Luteolin and BER significantly inhibited the expression of lipogenic genes, namely, those that induce lipid production. However, unlike BER, luteolin did not suppress lipolytic genes. Moreover, luteolin regulated the expression levels of GLUT4 genes and proteins. Therefore, it was deduced that luteolin controlled lipid accumulation in 3T3-L1 cells via inhibition of the expression of both adipogenic and lipogenic genes. On the other hand, the possibility that BER showed a certain kind of toxicity because it regulated the levels of all adipogenic, lipogenic, and lipolytic genes, has not fully been discarded. Since it is recognized that the cytotoxicity (IC50) of BER against 3T3-L1 cells is less than 10 µM,29) the effects on adipogenesis-related genes in 3T3-L1 cells measured at 2.7 nM in the present study are considered reliable.

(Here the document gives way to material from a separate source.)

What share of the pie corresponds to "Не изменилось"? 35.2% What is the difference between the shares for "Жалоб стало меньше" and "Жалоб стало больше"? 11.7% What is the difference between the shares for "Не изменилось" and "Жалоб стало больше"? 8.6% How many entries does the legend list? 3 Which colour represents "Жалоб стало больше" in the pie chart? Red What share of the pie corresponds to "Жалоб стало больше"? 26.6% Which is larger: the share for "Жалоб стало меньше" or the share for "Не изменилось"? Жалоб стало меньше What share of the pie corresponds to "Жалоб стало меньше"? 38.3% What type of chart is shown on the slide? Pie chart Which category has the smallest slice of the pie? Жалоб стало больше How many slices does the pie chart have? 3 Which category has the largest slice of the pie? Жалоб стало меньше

In the present study, the effects of the numbers and types of functional groups binding to the B ring of 5,7-dihydroxyflavone during adipogenesis of 3T3-L1 cells were assessed. Tricetin with three hydroxy groups showed lipogenic effects. On the other hand, luteolin with two hydroxy groups, diosmetin, and chrysoeriol with hydroxy and methoxy groups showed lipolytic effects.

To date, it has been reported that flavonoids control insulin-stimulated glucose uptake via modulation of insulin receptor tyrosine kinases and/or the PI3K pathway.30) Some reports have clarified that flavonoids such as myricetin, quercetin, catechins, gallates, genistein, and naringenin regulate insulin-stimulated glucose uptake in adipocytes.31) Bazuine et al. found that genistein, an isoflavone, directly inhibits insulin-stimulated glucose uptake in differentiated 3T3-L1 cells.32) On the other hand, naringenin (flavanone) regulates insulin-stimulated glucose uptake through activation of the PI3K pathway.33) Nomura et al. investigated the effects of 24 flavonoids, including flavones, flavonols, isoflavones, flavanones, flavanols and flavanonols, on insulin-stimulated glucose uptake in MC3T3-G2/PA6 adipocytes.16) We could not find any other reports with results that overlap those of this study.

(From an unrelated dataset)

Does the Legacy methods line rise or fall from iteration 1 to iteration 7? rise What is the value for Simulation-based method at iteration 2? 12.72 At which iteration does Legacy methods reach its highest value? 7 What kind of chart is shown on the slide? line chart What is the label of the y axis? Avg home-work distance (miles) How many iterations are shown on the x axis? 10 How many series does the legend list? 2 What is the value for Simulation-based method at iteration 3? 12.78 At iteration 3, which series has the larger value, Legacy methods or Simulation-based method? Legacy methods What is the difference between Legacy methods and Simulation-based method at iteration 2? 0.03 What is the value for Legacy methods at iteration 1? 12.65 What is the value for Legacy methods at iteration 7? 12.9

Obesity and obesity-induced diabetes mellitus, cancer, and hypertension through excessive energy intake are major issues around the world. The methods of obesity-regulation proposed so far can be classified into two kinds, namely, regulation of appetite by controlling the central nervous system, and regulation of lipid-uptake from the intestinal tract. The ultimate antiobesity medicine has not yet been developed, despite the substantial efforts of pharmaceutical companies around the world for more than a decade. The major reason for the difficulties in developing antiobesity treatments is the physiological desire of humans to eat.

Previous reports suggested that vegetable diets that include flavonoids show antiobesity and/or antidiabetic effects as mentioned in the Introduction.34,35) Conclusively, the effects of the compounds with these effects differ greatly according to the bonded functional groups. The effects of vegetable diets on obesity and diabetes mellitus will be examined in the near future, following investigation of the effects of each flavonoid and the dietary flavonoid constituents.

Conflict of Interest

The authors declare no conflict of interest.